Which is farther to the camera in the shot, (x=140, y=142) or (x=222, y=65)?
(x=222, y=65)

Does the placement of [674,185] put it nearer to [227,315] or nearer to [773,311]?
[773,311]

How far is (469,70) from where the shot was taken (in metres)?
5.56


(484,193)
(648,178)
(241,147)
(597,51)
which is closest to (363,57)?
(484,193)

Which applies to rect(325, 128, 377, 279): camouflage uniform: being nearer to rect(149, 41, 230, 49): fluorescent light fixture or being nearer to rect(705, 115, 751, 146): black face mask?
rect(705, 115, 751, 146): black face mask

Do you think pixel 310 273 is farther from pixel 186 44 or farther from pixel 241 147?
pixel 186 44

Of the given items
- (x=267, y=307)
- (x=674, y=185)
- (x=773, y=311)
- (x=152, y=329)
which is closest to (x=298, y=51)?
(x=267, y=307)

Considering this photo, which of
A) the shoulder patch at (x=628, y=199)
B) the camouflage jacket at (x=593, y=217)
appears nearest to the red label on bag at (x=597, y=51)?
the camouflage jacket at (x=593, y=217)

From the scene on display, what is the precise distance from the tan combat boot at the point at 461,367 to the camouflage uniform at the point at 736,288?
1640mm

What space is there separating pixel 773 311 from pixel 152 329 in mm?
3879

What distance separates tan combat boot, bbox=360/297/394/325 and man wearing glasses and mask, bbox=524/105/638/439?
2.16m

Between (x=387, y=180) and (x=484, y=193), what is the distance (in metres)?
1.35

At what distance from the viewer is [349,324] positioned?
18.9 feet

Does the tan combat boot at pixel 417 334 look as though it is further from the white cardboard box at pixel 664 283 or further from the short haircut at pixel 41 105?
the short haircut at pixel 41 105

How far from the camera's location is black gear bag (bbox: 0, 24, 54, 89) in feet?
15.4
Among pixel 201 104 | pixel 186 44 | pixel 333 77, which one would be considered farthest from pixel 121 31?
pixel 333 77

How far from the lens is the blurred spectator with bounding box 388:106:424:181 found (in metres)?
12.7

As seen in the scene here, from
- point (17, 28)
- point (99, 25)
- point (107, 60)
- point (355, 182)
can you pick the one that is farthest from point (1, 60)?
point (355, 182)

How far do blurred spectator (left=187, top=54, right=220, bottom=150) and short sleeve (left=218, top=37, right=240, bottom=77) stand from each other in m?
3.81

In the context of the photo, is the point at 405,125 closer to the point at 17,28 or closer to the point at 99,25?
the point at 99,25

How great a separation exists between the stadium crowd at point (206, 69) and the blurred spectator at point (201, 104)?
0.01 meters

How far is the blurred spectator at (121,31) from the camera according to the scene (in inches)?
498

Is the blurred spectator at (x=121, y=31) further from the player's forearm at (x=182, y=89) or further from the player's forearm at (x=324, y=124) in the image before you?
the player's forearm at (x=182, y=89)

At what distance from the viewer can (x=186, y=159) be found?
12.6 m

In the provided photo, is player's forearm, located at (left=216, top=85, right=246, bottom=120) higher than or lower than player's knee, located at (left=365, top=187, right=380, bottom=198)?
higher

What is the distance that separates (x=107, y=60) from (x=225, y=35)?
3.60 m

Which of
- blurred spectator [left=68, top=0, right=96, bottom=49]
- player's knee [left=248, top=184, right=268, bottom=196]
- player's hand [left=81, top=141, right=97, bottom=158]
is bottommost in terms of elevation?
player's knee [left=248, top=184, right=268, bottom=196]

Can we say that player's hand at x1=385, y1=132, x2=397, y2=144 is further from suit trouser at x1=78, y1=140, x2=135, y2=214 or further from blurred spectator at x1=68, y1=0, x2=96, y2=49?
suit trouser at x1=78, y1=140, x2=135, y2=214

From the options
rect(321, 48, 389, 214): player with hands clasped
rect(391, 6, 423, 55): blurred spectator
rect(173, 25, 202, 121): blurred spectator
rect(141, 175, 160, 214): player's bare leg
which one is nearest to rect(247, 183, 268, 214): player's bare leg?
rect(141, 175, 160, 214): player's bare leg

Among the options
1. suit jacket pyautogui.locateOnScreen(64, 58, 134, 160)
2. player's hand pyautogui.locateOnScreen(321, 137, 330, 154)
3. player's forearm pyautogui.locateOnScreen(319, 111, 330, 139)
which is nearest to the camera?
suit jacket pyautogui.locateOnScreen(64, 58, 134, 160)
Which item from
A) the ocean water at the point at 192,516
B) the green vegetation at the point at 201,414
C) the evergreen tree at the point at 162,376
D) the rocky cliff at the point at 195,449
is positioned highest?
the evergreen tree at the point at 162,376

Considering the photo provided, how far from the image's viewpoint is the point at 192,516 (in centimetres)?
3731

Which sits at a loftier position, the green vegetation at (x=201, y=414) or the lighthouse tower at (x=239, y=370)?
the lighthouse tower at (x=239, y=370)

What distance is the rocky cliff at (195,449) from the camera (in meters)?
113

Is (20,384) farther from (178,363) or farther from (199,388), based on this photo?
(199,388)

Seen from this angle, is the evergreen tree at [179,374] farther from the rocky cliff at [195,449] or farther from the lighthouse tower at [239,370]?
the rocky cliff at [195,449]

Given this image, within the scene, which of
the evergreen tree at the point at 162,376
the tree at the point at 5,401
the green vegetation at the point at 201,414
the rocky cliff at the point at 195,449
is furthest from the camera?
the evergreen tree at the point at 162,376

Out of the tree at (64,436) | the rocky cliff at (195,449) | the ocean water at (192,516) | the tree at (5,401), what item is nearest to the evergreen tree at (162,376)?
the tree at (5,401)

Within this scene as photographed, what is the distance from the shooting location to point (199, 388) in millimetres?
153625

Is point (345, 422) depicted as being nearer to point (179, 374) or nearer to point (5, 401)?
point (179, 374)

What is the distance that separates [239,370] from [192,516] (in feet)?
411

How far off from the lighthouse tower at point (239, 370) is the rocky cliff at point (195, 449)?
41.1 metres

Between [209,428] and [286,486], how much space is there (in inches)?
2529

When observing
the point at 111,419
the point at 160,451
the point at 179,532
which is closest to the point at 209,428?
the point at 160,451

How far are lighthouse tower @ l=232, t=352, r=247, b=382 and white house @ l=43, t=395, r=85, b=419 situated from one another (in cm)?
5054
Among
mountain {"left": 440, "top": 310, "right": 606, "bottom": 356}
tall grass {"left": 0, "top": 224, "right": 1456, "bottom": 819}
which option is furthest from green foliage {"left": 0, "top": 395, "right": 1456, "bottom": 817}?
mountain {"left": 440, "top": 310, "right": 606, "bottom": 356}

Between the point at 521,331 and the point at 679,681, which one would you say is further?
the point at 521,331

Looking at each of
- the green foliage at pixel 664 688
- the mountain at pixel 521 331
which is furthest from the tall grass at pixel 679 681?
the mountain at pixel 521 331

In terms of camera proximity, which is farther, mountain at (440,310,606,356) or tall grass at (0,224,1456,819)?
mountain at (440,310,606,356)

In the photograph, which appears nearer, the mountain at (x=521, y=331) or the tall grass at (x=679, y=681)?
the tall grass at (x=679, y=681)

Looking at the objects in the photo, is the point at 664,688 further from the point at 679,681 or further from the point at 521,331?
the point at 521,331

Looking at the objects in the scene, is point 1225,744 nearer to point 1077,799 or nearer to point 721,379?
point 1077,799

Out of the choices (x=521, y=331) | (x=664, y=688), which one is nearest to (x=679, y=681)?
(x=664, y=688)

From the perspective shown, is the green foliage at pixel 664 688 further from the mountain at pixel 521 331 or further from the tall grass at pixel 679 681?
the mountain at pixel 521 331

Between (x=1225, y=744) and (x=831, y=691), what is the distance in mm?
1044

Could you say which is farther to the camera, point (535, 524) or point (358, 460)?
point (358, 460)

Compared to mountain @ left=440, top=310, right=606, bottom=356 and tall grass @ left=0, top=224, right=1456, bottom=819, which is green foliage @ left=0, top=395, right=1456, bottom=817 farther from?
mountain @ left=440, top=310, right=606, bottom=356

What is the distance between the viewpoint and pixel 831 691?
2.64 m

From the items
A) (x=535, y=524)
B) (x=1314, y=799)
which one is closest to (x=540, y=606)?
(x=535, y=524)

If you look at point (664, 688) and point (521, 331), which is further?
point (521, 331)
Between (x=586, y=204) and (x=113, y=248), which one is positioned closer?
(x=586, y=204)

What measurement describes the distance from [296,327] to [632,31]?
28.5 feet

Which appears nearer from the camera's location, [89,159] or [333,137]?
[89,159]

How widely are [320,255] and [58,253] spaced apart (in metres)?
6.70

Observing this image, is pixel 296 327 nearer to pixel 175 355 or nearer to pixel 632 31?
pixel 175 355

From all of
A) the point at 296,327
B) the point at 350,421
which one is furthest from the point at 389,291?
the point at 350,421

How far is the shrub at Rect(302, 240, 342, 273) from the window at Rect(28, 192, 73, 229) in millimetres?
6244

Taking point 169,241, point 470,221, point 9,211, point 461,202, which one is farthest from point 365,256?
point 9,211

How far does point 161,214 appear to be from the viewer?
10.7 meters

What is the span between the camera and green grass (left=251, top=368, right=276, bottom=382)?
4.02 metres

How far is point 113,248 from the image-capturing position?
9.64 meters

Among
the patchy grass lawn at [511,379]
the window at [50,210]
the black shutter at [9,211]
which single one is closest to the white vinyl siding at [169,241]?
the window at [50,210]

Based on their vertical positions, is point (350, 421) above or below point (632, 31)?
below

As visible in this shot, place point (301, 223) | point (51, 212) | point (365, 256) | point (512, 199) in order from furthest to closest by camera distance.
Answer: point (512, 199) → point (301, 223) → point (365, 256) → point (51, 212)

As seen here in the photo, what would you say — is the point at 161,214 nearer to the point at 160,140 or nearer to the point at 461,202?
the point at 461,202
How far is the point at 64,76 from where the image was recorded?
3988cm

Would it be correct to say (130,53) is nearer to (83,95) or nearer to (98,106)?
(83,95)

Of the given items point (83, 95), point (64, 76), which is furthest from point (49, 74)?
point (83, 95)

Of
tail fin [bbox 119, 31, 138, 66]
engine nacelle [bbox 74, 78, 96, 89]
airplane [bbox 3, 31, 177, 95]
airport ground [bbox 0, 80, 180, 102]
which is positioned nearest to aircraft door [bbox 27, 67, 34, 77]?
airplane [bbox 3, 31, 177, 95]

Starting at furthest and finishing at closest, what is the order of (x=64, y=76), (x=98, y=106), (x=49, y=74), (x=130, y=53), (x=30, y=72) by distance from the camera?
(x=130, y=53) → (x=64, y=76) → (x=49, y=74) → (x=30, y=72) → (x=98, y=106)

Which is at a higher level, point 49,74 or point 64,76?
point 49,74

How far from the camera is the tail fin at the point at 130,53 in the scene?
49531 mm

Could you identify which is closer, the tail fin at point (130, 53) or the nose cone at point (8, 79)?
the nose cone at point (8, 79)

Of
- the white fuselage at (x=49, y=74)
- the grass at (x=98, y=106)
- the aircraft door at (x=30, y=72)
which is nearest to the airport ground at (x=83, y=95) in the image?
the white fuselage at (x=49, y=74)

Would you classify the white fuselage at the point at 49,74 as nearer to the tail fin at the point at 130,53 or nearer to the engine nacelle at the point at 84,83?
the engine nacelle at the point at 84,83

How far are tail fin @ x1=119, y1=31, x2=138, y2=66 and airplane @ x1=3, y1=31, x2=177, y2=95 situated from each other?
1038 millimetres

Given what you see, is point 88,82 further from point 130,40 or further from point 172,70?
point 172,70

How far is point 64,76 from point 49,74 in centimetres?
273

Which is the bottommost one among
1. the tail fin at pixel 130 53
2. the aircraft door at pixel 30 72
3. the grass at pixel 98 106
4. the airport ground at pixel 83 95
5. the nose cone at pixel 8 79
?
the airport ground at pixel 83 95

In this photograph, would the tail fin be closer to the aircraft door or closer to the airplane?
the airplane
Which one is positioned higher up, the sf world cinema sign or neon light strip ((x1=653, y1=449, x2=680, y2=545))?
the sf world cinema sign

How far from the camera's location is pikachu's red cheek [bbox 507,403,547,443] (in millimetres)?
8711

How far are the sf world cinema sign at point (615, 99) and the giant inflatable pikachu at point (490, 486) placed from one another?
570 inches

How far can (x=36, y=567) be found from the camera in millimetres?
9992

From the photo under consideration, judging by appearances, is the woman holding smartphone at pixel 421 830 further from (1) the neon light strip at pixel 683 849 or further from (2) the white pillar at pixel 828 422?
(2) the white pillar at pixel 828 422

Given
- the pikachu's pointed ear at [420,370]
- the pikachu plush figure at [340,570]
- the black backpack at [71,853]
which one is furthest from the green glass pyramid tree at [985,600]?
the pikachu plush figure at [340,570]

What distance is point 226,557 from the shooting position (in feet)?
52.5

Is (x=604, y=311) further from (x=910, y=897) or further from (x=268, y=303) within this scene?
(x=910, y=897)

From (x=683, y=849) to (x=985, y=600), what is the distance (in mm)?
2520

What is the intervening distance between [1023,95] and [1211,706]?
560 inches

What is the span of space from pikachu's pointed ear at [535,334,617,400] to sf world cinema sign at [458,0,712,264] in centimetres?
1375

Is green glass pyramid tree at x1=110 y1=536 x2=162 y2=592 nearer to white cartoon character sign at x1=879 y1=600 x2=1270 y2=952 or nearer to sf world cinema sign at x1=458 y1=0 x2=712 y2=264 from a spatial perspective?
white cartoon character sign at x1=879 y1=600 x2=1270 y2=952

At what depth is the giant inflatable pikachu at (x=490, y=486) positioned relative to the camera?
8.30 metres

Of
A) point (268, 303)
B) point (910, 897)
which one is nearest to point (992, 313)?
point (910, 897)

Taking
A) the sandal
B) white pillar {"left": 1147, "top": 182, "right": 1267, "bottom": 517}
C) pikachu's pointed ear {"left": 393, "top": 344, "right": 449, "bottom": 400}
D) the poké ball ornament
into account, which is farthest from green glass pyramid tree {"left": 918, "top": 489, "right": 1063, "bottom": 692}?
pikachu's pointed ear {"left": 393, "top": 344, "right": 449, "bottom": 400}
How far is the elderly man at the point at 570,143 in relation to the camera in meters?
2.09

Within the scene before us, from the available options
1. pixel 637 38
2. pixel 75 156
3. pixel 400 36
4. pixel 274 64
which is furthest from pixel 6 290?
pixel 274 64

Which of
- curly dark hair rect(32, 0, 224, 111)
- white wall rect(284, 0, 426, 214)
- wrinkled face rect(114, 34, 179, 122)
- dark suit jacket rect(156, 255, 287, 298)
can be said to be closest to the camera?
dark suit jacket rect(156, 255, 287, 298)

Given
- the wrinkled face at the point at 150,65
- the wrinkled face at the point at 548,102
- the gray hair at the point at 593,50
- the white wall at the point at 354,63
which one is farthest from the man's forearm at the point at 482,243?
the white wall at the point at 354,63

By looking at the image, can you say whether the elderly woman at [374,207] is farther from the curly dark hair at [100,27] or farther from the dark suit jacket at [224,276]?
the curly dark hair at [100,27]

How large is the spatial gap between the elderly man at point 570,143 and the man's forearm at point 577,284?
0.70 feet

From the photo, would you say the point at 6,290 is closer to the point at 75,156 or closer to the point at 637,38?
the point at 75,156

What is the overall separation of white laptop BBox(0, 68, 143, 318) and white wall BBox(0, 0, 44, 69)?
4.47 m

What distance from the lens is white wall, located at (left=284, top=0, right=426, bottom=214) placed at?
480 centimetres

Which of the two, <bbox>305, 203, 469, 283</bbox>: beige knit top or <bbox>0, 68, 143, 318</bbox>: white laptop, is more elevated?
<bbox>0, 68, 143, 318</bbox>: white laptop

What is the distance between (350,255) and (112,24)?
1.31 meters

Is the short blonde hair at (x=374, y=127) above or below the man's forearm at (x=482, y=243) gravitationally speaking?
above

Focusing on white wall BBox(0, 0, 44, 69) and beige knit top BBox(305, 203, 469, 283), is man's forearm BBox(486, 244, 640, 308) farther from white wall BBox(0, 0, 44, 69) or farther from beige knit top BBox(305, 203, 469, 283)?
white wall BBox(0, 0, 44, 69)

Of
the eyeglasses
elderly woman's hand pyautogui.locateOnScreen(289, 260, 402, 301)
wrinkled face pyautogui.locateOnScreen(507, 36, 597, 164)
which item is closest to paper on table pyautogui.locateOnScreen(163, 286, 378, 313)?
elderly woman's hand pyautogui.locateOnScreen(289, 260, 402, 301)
══════════
PROBLEM DESCRIPTION:
Pull out every line in the records above that contains the word "Taking", and copy each of those lines in full.

EXERCISE SOLUTION:
Taking point 169,241, point 470,221, point 9,211, point 461,202, which one is farthest from point 365,256?
Taking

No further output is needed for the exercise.